The sign outside the "Weinerschnitzel" restaurant brags that it is "The World’s Largest Hotdog Chain." They’re certainly large enough to put an outpost all the way out at the ends of the earth on Braker Lane. I was biking and I was hungry, and there was no other sign of civilization in sight, so I stopped in.

For a restaurant that specializes in hotdogs, they have a surprisingly limited selection. But their four methods of preparing a hotdog are effectively doubled by giving the customer the choice of upgrading to all-beef for about fifty cents extra.

I opted for the most extravagant hotdog on the menu: All-beef deluxe.

At first glance it looks like a not-inaccurate facimile of a Chicago dog. There’s the giant pickle spear and some hefty slices of tomato. But even from that perspective there’s something wrong. Where’s the relish? On closer inspection it looks less like a Chicago dog and more like an alien entity mimicking a Chicago dog.
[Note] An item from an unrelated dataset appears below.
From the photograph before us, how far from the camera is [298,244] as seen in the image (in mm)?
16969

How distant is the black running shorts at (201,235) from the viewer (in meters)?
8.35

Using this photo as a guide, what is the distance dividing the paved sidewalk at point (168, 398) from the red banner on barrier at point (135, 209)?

My first bite left me confused. There was such a void of taste that I thought my tongue had gone numb. So I washed out my mouth with Dr.Pepper and tried again. Once again, I completely failed to actually taste anything. The hotdog was dry and mealy. The skin was tough and callused, like the whole thing had been sitting on the bottom of a dry steam tray for days. Even the tomato was woody and the pickle wasn’t even sour.

The whole thing tasted exactly like biting into a cardboard tube that’s been stuffed with shredded newspaper.

Now I know how they got to be so big. They cut corners by selling wood-pulp.